Why invest in index funds?
Diversification: Index funds, as mentioned earlier, are copies of their base stock index and include more than one stock. For this reason we get the benefit of diversification in index funds. Diversification reduces the loss and risk in our portfolio to a great extent.
Low expenses: Index funds are passively managed funds because no research or analysis of stocks is done to manage them. Due to this, the expense ratio of the fund also reduces, which further increases the return potential of our investment in the long term.
Ease of tracking performance: To track the performance of investments in index funds, we do not need to learn any separate skill or take help from any expert. You can track your investment returns simply by tracking the performance of the base stock index.
Ease of investing: Investing in index funds is very easy as it is available in almost every AMC and broker in both offline and online modes. For this reason, you can easily invest in it without any hassle.
Beneficial for long term investors: Only those people who have long term perspective invest in index funds. Mostly it has been seen that stock indices give positive returns in the long term.
What is the difference between Index Fund and Mutual Fund?
Both index and mutual funds are good means of investment but there is a lot of difference in their functioning and management. Let us know how index funds are different from mutual funds:
Management: Index funds are only passively managed funds because they are created only as a copy of their base index and they only copy its performance. The same mutual funds can be of both active and passive types. In this, the main objective of the fund manager is to invest people’s money in the market in such a way that it can give better returns than the benchmark index.
Expense Ratio: Being passive managed funds, the expense ratio of index funds is much lower than that of mutual funds, whereas mutual funds can be of both active and passive types. In active mutual funds, the fund manager has to constantly make changes to the fund as per the market conditions, hence its expense ratio or fee is higher than that of index funds.
Performance: Index funds are copies of their base stock index, hence their returns also depend on the performance of the stock index. On the other hand, the performance of a mutual fund depends on its management and the quality of the assets invested. The effort of the fund manager of a mutual fund is that the returns of the scheme should be more than the benchmark index and the investor should get maximum profit.
Tax Benefit: According to index funds, mutual funds are tax efficient because their returns are also low due to which the investor does not have to pay much capital gains tax. The case tax rate of a mutual fund depends on its returns and its type. The tax rate is different in case of debt and equity mutual funds and it also depends on the return on investment and the investment objective of the scheme.

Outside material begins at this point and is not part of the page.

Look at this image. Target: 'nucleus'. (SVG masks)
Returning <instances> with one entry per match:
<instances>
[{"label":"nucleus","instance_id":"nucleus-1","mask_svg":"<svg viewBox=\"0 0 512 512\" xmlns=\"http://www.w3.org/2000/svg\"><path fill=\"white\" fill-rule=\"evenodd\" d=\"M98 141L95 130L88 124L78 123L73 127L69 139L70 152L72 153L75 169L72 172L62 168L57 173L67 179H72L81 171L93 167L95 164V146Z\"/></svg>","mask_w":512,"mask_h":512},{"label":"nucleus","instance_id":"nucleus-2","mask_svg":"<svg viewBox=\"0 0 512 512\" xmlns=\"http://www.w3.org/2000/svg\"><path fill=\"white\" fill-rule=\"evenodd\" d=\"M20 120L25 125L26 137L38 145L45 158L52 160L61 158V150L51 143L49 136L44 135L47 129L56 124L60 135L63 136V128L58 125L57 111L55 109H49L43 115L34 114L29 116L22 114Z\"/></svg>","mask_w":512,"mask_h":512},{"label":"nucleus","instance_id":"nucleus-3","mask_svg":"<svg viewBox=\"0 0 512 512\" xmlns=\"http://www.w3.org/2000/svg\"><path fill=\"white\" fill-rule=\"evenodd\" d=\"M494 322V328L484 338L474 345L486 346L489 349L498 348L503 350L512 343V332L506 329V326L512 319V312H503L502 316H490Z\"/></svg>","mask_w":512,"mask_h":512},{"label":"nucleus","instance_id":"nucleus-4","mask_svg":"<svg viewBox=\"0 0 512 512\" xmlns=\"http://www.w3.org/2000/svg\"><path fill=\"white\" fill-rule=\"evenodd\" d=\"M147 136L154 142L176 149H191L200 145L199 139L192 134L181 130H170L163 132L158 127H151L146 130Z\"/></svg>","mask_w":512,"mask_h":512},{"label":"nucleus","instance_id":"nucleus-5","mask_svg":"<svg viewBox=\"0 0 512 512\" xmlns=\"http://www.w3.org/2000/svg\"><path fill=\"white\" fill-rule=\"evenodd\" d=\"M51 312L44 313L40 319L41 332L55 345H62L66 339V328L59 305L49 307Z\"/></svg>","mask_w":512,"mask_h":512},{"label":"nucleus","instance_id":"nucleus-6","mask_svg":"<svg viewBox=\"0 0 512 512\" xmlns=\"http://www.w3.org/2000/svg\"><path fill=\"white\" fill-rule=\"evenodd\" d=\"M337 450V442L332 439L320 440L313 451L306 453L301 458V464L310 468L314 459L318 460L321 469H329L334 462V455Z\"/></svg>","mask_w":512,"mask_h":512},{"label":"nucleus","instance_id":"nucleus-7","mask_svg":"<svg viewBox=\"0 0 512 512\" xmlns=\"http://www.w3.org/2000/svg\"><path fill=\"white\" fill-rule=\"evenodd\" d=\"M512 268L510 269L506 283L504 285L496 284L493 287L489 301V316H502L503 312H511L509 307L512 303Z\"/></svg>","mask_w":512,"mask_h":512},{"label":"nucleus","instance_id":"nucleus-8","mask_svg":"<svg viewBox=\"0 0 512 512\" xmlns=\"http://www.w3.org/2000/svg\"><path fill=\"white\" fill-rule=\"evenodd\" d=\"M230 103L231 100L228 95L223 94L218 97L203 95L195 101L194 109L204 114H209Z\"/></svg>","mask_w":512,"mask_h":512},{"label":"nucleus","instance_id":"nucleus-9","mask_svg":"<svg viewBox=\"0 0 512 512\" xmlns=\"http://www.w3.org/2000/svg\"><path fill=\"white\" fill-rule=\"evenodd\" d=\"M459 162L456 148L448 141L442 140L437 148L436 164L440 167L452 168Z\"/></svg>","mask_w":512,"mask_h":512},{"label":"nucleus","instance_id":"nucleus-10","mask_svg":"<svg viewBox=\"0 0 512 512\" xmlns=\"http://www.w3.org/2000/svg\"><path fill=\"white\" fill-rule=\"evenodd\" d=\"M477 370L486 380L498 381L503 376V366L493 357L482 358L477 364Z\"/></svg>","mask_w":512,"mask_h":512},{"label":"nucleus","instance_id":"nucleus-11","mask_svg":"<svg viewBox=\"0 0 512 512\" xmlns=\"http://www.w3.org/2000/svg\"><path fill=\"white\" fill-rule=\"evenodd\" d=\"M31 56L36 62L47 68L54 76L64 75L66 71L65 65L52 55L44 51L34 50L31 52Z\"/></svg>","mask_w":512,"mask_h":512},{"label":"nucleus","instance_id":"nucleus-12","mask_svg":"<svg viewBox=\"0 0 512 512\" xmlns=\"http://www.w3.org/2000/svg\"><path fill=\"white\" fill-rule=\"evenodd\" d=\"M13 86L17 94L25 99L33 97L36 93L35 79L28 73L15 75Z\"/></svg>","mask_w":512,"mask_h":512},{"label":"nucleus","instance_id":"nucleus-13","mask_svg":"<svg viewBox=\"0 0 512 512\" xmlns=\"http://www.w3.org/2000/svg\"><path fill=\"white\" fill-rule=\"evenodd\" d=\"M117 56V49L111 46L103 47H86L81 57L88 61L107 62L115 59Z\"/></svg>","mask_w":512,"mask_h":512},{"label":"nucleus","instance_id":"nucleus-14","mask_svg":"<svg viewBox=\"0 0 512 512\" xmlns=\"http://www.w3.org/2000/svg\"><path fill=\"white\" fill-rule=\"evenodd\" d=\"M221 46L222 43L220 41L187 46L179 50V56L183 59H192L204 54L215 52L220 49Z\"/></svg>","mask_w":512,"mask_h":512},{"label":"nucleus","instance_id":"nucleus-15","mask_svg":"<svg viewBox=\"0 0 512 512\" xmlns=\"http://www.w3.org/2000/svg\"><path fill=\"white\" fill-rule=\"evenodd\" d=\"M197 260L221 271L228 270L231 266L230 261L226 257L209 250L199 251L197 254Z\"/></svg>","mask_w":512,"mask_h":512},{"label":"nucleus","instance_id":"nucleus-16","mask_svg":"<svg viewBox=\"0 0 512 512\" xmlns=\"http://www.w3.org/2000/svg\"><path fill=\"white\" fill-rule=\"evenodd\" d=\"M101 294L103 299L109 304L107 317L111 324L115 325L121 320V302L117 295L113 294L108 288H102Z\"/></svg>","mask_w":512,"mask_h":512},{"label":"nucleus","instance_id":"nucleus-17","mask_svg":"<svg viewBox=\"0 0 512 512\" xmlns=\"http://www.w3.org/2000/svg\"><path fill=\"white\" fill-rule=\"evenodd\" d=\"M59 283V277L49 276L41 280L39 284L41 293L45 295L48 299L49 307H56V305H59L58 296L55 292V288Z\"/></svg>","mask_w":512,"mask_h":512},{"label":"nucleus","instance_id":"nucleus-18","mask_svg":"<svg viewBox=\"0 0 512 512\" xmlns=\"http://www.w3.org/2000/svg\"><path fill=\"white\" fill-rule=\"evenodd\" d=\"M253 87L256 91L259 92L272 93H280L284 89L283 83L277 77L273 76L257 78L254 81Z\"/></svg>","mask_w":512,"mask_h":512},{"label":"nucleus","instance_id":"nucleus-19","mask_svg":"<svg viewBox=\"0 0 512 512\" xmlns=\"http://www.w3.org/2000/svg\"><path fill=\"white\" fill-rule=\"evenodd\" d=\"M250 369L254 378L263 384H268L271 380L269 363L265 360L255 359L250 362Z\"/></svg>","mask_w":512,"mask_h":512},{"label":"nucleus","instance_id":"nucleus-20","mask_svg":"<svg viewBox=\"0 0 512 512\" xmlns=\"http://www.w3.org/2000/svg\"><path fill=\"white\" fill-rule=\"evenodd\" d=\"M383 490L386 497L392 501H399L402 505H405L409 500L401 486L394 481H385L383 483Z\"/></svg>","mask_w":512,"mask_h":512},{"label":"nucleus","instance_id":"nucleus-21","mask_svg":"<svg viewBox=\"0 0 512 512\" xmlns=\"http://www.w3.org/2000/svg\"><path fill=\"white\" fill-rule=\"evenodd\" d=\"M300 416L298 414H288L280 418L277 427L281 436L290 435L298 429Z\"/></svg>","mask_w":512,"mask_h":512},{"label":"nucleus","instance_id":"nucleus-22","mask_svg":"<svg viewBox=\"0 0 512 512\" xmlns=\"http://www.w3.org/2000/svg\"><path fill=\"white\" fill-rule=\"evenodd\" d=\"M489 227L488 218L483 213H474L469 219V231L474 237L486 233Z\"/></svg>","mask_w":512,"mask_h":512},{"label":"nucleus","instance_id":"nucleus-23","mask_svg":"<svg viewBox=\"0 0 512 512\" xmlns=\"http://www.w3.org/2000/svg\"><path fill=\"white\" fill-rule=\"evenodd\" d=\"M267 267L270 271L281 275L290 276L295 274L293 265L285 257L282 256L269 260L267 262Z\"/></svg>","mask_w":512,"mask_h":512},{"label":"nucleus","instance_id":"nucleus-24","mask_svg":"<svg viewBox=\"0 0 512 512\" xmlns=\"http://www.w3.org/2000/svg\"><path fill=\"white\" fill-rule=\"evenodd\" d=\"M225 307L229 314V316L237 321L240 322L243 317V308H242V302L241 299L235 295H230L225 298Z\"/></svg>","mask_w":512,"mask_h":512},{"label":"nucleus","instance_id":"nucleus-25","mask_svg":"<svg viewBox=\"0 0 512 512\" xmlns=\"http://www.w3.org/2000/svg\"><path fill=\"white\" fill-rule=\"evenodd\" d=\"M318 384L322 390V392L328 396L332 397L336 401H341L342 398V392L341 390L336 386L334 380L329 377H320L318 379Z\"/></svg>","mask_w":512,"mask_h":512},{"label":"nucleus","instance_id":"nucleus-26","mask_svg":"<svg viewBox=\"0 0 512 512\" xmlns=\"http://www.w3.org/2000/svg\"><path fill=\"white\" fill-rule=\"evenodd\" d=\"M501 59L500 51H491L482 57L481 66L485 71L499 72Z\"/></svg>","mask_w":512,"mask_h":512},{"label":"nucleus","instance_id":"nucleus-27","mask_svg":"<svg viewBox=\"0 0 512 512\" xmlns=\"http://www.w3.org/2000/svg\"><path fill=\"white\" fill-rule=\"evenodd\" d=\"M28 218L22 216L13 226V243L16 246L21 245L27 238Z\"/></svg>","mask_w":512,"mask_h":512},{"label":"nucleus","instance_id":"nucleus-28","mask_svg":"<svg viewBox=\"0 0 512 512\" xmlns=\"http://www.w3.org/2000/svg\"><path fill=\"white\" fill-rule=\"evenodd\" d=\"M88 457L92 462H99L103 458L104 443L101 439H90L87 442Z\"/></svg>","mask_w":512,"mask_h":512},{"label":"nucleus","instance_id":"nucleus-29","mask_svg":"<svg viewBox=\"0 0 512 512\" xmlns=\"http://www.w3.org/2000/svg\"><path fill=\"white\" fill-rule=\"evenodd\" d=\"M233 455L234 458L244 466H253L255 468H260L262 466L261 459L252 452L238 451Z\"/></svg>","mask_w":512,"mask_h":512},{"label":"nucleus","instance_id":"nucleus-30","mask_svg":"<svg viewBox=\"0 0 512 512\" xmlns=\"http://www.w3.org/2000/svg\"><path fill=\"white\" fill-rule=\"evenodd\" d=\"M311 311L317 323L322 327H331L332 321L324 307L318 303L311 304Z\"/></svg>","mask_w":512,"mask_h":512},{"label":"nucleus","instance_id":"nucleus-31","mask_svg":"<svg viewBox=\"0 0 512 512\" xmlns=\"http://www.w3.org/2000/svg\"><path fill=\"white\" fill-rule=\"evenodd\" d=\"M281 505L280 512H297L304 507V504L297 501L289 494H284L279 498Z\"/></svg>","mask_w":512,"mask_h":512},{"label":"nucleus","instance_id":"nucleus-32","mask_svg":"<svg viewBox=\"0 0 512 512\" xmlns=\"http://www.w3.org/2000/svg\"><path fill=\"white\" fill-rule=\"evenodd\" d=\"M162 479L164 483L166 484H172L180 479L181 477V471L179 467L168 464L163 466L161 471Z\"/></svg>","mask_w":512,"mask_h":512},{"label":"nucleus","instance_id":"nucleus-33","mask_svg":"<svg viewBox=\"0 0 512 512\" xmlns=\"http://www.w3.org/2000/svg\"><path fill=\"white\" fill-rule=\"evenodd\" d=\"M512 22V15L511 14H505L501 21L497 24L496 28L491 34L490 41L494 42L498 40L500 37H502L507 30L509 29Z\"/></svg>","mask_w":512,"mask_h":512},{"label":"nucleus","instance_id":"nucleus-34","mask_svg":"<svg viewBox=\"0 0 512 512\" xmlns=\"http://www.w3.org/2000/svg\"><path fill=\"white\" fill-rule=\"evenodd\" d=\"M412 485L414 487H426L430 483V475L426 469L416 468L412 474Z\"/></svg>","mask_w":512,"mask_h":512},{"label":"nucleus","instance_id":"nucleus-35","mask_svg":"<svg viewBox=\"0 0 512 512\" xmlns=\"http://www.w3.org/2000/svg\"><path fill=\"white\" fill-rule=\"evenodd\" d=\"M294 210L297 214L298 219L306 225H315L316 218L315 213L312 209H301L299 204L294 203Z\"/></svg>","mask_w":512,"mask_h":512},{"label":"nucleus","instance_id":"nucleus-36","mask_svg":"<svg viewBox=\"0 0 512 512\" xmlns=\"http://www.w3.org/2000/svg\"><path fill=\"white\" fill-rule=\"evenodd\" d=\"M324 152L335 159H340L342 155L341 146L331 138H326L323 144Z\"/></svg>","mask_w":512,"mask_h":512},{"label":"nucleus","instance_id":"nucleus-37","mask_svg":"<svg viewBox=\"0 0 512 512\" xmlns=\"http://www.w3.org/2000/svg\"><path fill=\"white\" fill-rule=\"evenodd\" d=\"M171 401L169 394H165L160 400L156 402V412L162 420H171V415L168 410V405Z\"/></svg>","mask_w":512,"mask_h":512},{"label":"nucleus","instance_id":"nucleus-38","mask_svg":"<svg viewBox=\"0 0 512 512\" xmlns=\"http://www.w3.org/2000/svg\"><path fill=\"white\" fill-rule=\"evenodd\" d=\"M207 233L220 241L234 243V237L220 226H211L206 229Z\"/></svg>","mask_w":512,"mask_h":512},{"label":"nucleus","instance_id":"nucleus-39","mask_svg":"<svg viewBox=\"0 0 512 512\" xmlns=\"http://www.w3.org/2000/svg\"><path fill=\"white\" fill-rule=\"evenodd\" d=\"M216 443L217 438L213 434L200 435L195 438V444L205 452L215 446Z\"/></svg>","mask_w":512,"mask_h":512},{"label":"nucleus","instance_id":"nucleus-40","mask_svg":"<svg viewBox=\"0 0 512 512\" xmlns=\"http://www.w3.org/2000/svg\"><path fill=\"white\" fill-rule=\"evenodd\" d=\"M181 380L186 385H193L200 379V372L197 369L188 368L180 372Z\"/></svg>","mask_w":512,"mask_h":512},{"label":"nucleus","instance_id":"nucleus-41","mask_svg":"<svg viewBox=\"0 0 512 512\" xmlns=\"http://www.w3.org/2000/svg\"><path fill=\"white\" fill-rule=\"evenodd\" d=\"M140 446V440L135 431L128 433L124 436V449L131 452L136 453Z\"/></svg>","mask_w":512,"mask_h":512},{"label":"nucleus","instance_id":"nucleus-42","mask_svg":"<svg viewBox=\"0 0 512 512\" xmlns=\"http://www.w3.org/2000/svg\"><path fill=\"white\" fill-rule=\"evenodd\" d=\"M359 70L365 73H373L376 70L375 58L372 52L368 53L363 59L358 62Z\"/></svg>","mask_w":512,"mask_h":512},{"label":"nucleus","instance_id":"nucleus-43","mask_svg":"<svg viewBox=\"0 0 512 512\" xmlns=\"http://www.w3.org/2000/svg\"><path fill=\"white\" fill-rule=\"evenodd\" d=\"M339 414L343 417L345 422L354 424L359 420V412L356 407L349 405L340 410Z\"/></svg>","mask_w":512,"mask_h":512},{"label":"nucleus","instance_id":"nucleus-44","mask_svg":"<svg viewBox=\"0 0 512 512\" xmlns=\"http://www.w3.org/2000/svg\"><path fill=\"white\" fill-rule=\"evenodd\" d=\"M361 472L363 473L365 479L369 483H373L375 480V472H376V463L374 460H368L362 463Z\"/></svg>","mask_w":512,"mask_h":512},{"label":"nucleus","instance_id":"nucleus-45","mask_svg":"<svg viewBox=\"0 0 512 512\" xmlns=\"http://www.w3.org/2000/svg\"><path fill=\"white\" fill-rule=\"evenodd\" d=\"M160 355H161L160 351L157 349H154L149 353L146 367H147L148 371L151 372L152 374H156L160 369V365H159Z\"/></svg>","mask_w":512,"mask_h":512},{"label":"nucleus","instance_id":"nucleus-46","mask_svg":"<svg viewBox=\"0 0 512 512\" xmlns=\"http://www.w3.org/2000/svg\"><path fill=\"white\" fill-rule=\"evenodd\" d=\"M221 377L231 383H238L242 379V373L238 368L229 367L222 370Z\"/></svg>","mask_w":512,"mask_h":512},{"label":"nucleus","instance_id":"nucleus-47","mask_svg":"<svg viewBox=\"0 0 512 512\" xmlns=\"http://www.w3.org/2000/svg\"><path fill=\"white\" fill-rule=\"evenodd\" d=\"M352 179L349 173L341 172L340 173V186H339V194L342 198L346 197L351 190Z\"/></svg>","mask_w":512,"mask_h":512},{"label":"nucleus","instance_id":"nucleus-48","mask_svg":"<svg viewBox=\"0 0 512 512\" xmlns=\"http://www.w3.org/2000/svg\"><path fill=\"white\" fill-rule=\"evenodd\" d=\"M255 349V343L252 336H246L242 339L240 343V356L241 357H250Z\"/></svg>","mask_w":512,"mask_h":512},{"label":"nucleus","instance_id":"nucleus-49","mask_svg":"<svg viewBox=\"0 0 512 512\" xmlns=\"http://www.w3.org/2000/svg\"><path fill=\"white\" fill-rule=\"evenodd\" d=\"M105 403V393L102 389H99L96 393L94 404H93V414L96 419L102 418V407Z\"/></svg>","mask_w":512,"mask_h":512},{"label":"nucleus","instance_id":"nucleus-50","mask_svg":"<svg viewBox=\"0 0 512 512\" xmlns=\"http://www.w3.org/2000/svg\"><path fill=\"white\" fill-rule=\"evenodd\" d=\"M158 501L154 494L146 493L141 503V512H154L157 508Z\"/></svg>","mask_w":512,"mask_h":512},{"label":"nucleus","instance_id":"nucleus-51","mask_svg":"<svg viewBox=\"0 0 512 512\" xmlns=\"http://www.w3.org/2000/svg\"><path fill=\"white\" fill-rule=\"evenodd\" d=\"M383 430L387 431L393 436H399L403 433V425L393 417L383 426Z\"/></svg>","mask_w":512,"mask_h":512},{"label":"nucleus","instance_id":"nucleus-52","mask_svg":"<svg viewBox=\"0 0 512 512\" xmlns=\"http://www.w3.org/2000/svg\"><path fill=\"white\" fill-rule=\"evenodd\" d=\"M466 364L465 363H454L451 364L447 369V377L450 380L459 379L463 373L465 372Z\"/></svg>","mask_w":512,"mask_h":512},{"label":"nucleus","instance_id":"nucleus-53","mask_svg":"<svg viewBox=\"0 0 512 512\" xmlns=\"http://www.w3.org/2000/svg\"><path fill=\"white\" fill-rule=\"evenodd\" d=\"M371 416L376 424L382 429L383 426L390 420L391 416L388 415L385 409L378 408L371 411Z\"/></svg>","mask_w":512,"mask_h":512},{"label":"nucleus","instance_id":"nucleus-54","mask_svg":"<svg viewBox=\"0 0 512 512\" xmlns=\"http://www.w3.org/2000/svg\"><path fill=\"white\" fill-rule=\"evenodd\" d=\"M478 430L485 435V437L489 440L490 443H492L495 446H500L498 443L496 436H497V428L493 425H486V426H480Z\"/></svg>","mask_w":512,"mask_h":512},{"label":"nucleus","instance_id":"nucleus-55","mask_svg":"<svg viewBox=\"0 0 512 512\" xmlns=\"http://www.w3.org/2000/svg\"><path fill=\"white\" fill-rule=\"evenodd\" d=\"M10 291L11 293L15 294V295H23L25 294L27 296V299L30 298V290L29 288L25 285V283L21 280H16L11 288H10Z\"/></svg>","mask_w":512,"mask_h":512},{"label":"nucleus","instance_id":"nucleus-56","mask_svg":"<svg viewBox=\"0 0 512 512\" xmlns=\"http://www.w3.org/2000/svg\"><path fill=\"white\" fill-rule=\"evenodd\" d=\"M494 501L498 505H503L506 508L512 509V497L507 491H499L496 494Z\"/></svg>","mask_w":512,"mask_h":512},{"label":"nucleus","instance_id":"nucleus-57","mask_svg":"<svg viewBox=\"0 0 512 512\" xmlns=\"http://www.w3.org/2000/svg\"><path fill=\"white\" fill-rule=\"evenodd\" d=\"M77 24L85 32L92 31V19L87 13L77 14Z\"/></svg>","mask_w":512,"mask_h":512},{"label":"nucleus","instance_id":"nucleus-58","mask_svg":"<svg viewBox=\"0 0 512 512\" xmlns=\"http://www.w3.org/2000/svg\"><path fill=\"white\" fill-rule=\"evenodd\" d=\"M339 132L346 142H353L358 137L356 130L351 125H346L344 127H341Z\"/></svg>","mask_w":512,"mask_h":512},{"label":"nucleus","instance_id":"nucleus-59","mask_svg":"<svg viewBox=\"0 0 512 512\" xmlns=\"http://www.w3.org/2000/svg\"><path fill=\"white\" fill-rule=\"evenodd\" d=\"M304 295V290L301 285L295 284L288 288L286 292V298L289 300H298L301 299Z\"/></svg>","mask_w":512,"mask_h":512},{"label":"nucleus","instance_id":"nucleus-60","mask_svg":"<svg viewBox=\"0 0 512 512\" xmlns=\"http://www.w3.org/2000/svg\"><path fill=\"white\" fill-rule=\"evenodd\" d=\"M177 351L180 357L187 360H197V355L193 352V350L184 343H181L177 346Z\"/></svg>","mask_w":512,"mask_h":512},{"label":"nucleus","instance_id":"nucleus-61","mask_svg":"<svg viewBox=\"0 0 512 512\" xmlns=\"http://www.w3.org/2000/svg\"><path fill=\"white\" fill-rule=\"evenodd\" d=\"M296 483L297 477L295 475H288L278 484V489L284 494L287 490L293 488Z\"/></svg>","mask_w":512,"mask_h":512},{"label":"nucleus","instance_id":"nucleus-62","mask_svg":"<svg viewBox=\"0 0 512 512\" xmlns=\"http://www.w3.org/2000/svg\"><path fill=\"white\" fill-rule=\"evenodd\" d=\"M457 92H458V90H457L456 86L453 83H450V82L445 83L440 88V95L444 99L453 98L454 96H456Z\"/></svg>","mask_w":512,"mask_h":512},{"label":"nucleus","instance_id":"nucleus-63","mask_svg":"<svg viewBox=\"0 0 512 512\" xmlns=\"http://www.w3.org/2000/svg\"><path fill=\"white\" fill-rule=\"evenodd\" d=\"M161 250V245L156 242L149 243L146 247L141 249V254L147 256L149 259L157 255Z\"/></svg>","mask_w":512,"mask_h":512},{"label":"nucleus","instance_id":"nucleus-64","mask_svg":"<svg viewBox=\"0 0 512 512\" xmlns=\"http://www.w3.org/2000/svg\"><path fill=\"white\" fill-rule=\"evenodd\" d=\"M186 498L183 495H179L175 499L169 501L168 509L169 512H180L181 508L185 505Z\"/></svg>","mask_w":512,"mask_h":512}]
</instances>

Diversification: The benefit of diversification in an index fund is limited only to the sector of which the benchmark index is a copy. That means, if an index fund is a copy of Nifty Bank, then only banking and financial stocks will be included in it. We also get the benefit of diversification in mutual funds, but each of its schemes is prepared under the supervision of the management keeping in mind an investment objective. For this reason, the scope of diversification in mutual funds is slightly more than that of index funds.
Conclusion
Index funds allow even an investor unfamiliar with the market to take advantage of stock market returns. Overall we can say that index funds are a simple and economical way of investment. Its objective is to provide you a good return from old methods of market investment like FD, RD etc. which can beat inflation. This is a better option for long term investors than short term. We hope that this article has helped you to understand index funds better.